Tanrısal yazılarla sistemin işleyişini emir cümleleriyle biz kullarına zerk ettiren cümleleri nasıl da kolay kurabiliyoruz?
Bizim yazdıklarımızı okuyanlar, muazzam biri olduğumuzu düşünebilir pekâlâ. Hayatı çözmüş biri. İletişimde, problem çözmede, işbirliğinde sorun yaşamayan biri. Görünmeyeni göstermeye çalışan biri. Yarım kalmış kelimelerden cümleler yaratabilen biri. Yüreğimize sağlık biri.
Ve de en önemlisi suya yazan biri… Eksikliğini hissettiğimiz şeyler belki de yazılarımızın konusunun içinde gizli.
Zamanı an’da yaşamakta zorlandığım için mi “Zaman Beklemez” i yazdım?
Kukla ve efendilerimi bulmak için mi “Kuklalar” ı yazdım?
Eylül ayına yüklemeler yapmaktan tedirginlik duyduğum için mi “Eylül” ü yazdım?
Geçmişimin canımı çok acıttığı bir hatırlama durumunda, kendimi rahatlatmak için mi “Fotoğraflar” ı yazdım?
Yolu yarılamış olmaktan duyduğum ürkekliği telâfi etmek için mi “35 Yaş Kadını” nı yazdım?
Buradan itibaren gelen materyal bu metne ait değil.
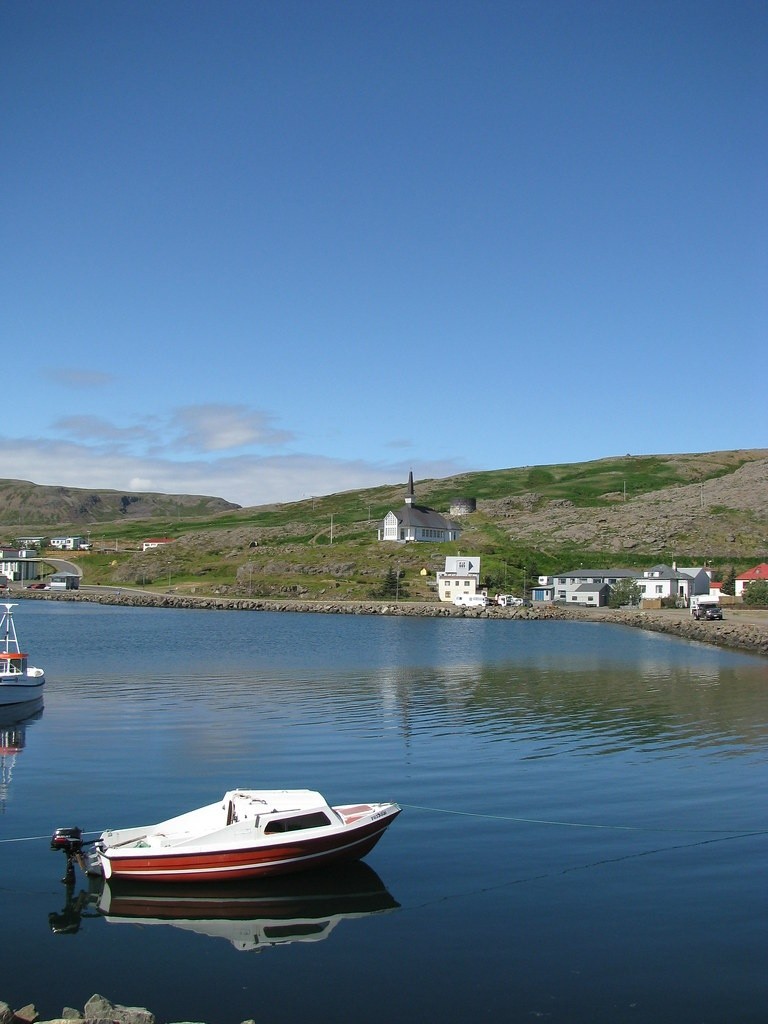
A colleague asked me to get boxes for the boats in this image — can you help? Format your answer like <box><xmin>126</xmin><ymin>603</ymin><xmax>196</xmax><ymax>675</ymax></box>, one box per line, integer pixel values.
<box><xmin>0</xmin><ymin>602</ymin><xmax>45</xmax><ymax>704</ymax></box>
<box><xmin>50</xmin><ymin>788</ymin><xmax>404</xmax><ymax>881</ymax></box>
<box><xmin>0</xmin><ymin>695</ymin><xmax>45</xmax><ymax>802</ymax></box>
<box><xmin>51</xmin><ymin>859</ymin><xmax>403</xmax><ymax>954</ymax></box>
Bitişine engel olamadığım bir arkadaşlığın ardından duyduğum üzüntümü, mantıklı açıklamalarla boğmaya çalıştığım için mi “Arkadaş” ı yazdım?
...
Yazdıklarımızın ne kadarıyız? Galiba yazdıklarımızdan daha azız. Uygulayamadığımız konular üzerinde yazı yazıp kendimizi oyalamayalım. Ancak kendimize karşı dürüst olursak okuyucuların karşısına da tüm samimiyetimizle çıkabiliriz. Yoksa tersi durumlar ahkâm kesmekten öteye gidemez.
Kimin kör, kimin sağır olduğu belli olmayan ortamlarda
“körler, sağırlar birbirini ağırlar” dan öteye gitmeyen, birbirine benzer yazı ve yorumlar kuşatır dört bir tarafı. Pohpohlanmaya ihtiyaç duyan ego, alkışa doymaz olur. Şakşağı bol olan ama içi boşalan yazılar çıkar ortaya.
Nasıl ki bol övgüsü olan her yazı, iyi yazı değilse, hiç övgü almayan her yazı da kötü yazı değildir. Bir yazıyı okuyup bitirdikten sonra-yazanın ismi belirtilmese bile- “Bunu kesin “O” yazmıştır. Bu “O ‘ nun kalemine benziyor”, gibi farklılığını ortaya koyabilen yazılar, orijinaldir.
Farklı satırlar dikkat çeker, bunun içindir ki her
zaman esin kaynağı olurlar. Olmalıdırlar da. Tıpkı bir okul gibi. Öğretirler öğrenmek isteyene. Verirler almak isteyene. Kırılırlar ç/almak isteyene. Daha da büyürler böylelikle. Kalıcılıkları, unutulmayışları kat be kat artar k/alıntılarla çöplenenler sayesinde.
Şimdi yazmak değil, yaşamak zamanı.
Şimdi buyurmak değil, uygulamak zamanı.
Şimdi alkışlanmak değil, alkışı hak etmek zamanı.
Şimdi söylenmek değil, yüzleşmek zamanı.